* PROVIDED INFORMATION
========

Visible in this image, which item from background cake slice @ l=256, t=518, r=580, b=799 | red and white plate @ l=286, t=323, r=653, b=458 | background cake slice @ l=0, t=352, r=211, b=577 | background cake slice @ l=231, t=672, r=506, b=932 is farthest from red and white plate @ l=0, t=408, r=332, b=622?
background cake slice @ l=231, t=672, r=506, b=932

========

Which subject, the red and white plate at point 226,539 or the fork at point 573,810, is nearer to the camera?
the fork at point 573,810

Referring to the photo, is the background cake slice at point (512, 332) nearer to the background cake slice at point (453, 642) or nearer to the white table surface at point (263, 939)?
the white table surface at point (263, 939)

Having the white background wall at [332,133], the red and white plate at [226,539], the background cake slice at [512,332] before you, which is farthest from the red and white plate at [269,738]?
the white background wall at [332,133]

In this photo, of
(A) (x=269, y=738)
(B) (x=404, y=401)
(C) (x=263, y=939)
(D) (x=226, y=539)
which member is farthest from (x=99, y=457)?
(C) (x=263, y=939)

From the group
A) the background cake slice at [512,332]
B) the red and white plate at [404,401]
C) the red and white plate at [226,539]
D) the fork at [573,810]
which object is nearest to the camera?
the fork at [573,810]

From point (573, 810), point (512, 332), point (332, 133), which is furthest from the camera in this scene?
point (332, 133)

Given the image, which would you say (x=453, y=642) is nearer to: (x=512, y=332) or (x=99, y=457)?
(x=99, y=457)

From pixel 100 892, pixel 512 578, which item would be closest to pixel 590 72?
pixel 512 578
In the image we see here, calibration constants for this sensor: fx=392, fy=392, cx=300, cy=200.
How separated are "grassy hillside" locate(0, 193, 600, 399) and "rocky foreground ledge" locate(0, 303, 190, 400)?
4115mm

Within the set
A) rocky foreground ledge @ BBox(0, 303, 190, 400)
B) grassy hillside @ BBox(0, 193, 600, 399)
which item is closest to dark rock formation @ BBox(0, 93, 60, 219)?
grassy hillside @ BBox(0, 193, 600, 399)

========

* GOAL OF THE EXERCISE
Copy out each line of the items above that contains the string "surface". Matches must agree in case.

* EXERCISE OUTPUT
Referring to the photo, is the background cake slice at point (512, 332) nearer to the background cake slice at point (453, 642) or nearer to the white table surface at point (263, 939)?
the white table surface at point (263, 939)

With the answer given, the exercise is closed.